In all the examples that you gave, Apple(inc) was either referred to as Apple or apple inc, so a possible way could be to search for:
a capital "A" in Apple
an "inc" after apple
words/phrases like "OS", "operating system", "Mac", "iPhone", ...
or a combination of them

To simplify answers based on Conditional Random Fields a bit...context is huge here. You will want to pick out in those tweets that clearly show Apple the company vs apple the fruit. Let me outline a list of features here that might be useful for you to start with. For more information look up noun phrase chunking, and something called BIO labels. See (http://www.cis.upenn.edu/~pereira/papers/crf.pdf)
Surrounding words: Build a feature vector for the previous word and the next word, or if you want more features perhaps the previous 2 and next 2 words. You don't want too many words in the model or it won't match the data very well.
In Natural Language Processing, you are going to want to keep this as general as possible.
Other features to get from surrounding words include the following:
Whether the first character is a capital
Whether the last character in the word is a period
The part of speech of the word (Look up part of speech tagging)
The text itself of the word
I don't advise this, but to give more examples of features specifically for Apple:
WordIs(Apple)
NextWordIs(Inc.)
You get the point. Think of Named Entity Recognition as describing a sequence, and then using some math to tell a computer how to calculate that.
Keep in mind that natural language processing is a pipeline based system. Typically, you break things in to sentences, move to tokenization, then do part of speech tagging or even dependency parsing.
────
### [Aim of the task]
Carry on the forum answer about telling Apple the company from apple the fruit, starting after its last sentence. The records are from a different source than the text.

### [Information given]
────
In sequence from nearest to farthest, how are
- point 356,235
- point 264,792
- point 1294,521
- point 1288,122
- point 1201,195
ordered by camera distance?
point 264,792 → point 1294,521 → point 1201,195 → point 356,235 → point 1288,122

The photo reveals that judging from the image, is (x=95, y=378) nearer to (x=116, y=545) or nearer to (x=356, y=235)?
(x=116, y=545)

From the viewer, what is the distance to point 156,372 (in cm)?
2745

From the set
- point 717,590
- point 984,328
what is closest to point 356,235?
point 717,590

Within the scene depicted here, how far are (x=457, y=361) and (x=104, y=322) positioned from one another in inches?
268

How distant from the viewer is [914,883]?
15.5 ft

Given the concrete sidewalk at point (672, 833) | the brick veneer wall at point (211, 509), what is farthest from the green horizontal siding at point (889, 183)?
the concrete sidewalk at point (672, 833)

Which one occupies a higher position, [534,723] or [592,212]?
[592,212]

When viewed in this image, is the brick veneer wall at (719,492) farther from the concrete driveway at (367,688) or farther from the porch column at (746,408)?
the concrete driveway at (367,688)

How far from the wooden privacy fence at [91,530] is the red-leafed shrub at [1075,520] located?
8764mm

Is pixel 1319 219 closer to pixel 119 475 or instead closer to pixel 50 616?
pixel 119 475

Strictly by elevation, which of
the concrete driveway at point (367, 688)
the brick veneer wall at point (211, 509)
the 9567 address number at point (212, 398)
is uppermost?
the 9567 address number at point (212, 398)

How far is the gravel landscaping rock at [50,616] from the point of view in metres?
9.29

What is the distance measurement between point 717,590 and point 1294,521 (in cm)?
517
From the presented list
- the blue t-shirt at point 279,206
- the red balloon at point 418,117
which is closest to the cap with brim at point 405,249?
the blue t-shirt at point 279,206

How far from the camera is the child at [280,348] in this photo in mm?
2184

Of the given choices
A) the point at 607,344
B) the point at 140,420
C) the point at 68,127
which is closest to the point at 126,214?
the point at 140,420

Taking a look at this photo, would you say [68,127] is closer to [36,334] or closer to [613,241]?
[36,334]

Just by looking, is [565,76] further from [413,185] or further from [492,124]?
────
### [Exercise output]
This is all to get you a list of features you can use in your model to identify what you're looking for.

There's a really good library for processing natural language text in Python called nltk. You should take a look at it.
One strategy you could try is to look at n-grams (groups of words) with the word "apple" in them. Some words are more likely to be used next to "apple" when talking about the fruit, others when talking about the company, and you can use those to classify tweets.

Use LibShortText. This Python utility has already been tuned to work for short text categorization tasks, and it works well. The maximum you'll have to do is to write a loop to pick the best combination of flags. I used it to do supervised speech act classification in emails and the results were up to 95-97% accurate (during 5 fold cross validation!).
And it comes from the makers of LIBSVM and LIBLINEAR whose support vector machine (SVM) implementation is used in sklearn and cran, so you can be reasonably assured that their implementation is not buggy.

Make an AI filter to distinguish Apple Inc (the company) from apple (the fruit). Since these are tweets, define your training set with a vector of 140 fields, each field being the character written in the tweet at position X (0 to 139). If the tweet is shorter, just give a value for being blank.
Then build a training set big enough to get a good accuracy (subjective to your taste). Assign a result value to each tweet, a Apple Inc tweet get 1 (true) and an apple tweet (fruit) gets 0. It would be a case of supervised learning in a logistic regression.
That is machine learning, is generally easier to code and performs better. It has to learn from the set you give it, and it's not hardcoded.
I don't know Python, so I can not write the code for it, but if you were to take more time for machine learning's logic and theory you might want to look the class I'm following.
Try the Coursera course Machine Learning by Andrew Ng. You will learn machine learning on MATLAB or Octave, but once you get the basics you will be able to write machine learning in about any language if you do understand the simple math (simple in logistic regression).
That is, getting the code from someone won't make you able to understand what is going in the machine learning code. You might want to invest a couple of hours on the subject to see what is really going on.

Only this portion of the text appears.